The S&P 500 index could rally 20 to 25 percent over the next few months as stocks bounce in a quiet bear-market rally, Robert Levitt, CIO of Levitt Capital Management, told CNBC.
"It may be a bear-market rally, but I think it's going to last a while, anywhere from 3 to 4, 5 months. So we're going to become invested in it," Levitt said, adding that any down days are an opportunity to start building positions.
Stocks and indexes that have been beaten up the most are the ones set to make the best returns, according to Levitt.
"You could see rises anywhere from 20 to 25 percent in the S&P 500, even greater in some of the Asian markets and the same thing will happen in Europe," Levitt said.
The rally won't be long lasting and may not be evident straight away, but "it will be one of these quiet markets that slowly moves up," Levitt said.
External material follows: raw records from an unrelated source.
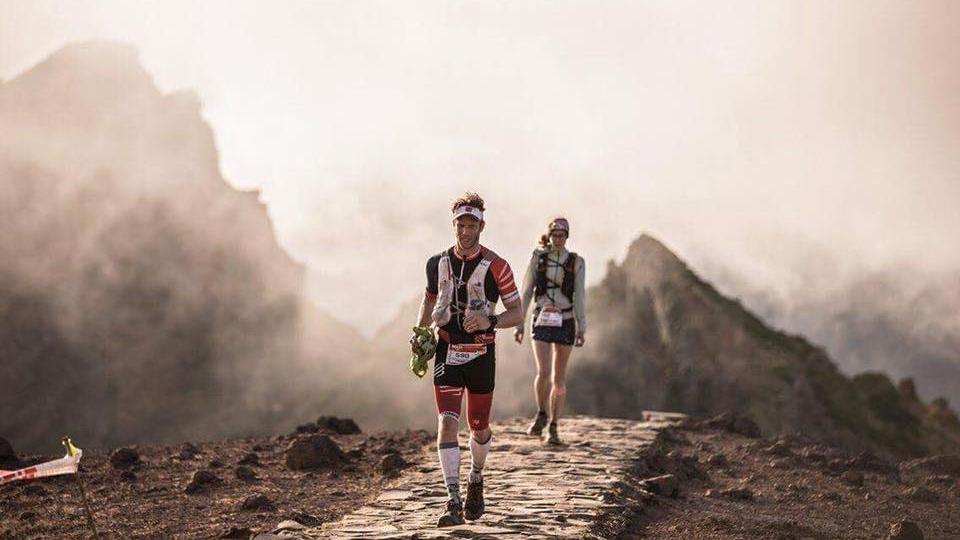 Le coureur québécois Vincent Houle au premier plan et Émilie Dalibert au second, lors de l'Ultra-Trail de l'île de Madère (MIUT_ - Photo : Alexis Berg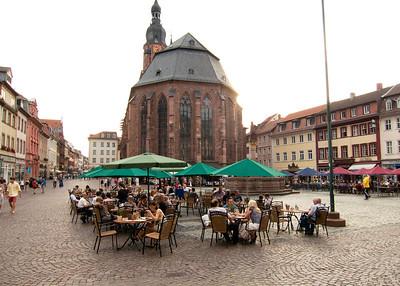 Square below Heidelberg Castle 49.411991, 8.710790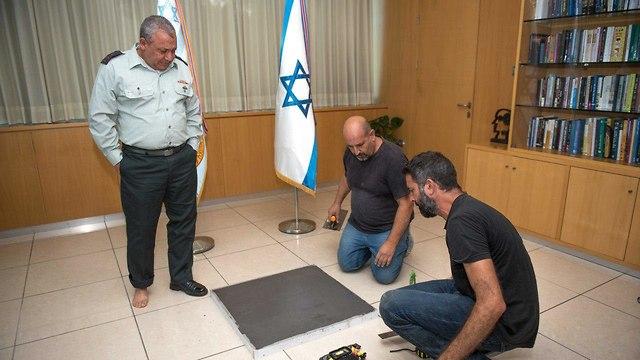 IDF Chief of Staff Lt. Gen. Gadi Eisenkot having his footprint taken for the 'IDF chiefs' Boulevard' at the Hadassah Medical Center in Jerusalem  (Photo: IDF Spokesman's Unit)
(Watch the full CNBC interview with Robert Levitt above).
When the Ted spread -- the spread between 3-month dollar Libor and 3-month Treasury prices -- drops "to below one we'll be fully invested, at this point we're just beginning to be invested," Levitt said.
Indexes that offer high levels of liquidity are desirable, Levitt said, adding that he will be using stop losses (an automatic sell triggered when an asset hits a certain price), "because if we're wrong we're going to be exiting."
Levitt is steering clear of government bonds because he thinks interest rates will have to go higher in the long term. He also keeps a permanent exposure to gold as a form of insurance. Until this point Levitt has been "hiding" in dollar and yen.